SELECTED PASSAGE:
Montalk wrote a better summary about "Children of Men" over at Yahoo!
http://movies.yahoo.com/mvc/dfrv?mid=18 … RKXJMeeQ--
If that doesn't make you want to see the movie, I don't know what will!
haha
Some interesting tidbits about what made this movie realistic -
- The climactic scene at the end where Theo (Clive Owen) gets caught up in a gun battle taking place in a burned out rubble area of the city, trying to rescue Kee and her infant who've been kidnapped - the scene seems to have been filmed in one continuous shot, it's not cut cut cut edited and pasted together; it's as if the director literally was following Clive/Theo around with his camera through the wreckage, dodging bullets and explosions happening all around them. At one point somebody is shot and blood splatters, and the camera actually has drops of "blood" on the lens, and of course it keeps filming, never breaking from that one continuous shot; the camera follows Clive through the building and rubble, up the stairs and down, down the halls, this way and that, as gun toting soldiers rush past and bullets continuosly fly and random explosions go off; You feel like you're really there, tagging along in this war zone, especially since it's filmed at interesting angles, slightly lower than Clive, looking up at him.

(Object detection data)
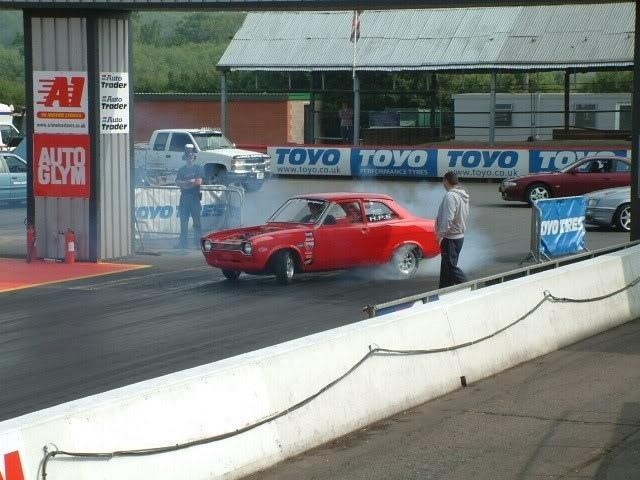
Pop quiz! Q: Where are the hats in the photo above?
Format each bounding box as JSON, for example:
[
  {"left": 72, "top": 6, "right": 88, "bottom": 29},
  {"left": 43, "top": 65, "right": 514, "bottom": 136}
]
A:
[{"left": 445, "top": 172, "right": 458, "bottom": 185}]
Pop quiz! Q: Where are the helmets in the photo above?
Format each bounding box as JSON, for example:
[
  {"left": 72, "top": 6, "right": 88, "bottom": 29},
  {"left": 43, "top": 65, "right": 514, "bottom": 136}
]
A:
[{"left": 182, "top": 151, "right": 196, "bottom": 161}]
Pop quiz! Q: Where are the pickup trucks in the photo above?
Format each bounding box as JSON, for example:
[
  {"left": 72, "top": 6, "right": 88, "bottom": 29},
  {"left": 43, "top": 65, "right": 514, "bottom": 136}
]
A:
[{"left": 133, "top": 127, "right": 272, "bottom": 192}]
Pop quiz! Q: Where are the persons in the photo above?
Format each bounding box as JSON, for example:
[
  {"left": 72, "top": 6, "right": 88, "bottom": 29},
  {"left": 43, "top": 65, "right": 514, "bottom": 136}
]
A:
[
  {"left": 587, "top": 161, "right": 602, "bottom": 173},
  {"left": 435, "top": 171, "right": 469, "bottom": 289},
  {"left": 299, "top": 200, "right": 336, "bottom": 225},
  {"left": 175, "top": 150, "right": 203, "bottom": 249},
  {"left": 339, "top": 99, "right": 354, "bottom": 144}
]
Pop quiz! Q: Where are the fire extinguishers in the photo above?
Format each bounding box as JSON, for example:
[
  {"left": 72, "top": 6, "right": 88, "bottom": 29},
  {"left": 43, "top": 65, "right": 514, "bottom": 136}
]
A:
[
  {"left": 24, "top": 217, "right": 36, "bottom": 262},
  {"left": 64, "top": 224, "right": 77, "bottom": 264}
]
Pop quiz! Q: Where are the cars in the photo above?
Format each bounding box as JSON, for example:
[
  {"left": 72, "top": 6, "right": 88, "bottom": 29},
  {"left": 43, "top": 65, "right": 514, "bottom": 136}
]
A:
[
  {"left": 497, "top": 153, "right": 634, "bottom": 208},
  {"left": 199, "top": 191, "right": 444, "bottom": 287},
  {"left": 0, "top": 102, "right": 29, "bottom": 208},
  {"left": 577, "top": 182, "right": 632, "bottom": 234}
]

==

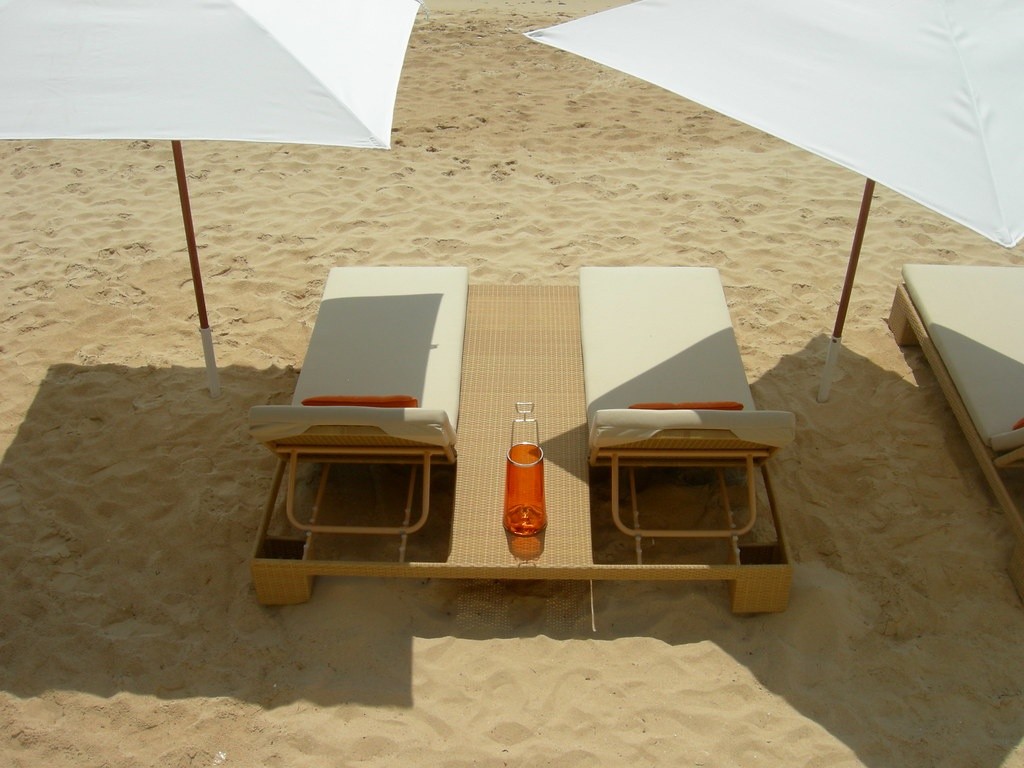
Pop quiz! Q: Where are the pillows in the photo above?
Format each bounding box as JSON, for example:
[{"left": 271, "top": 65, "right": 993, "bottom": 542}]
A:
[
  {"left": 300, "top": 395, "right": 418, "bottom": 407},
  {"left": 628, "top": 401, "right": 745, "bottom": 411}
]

WHAT YOU NEED TO DO:
1. In the post about Children of Men, whom is Theo trying to rescue in the climactic scene?
2. Reproduce the post about Children of Men word for word, everything from "Montalk wrote a" down to "know what will!".

ANSWER SET:
1. Kee and her infant, who have been kidnapped.

2.
Montalk wrote a better summary about "Children of Men" over at Yahoo!
http://movies.yahoo.com/mvc/dfrv?mid=18 … RKXJMeeQ--
If that doesn't make you want to see the movie, I don't know what will!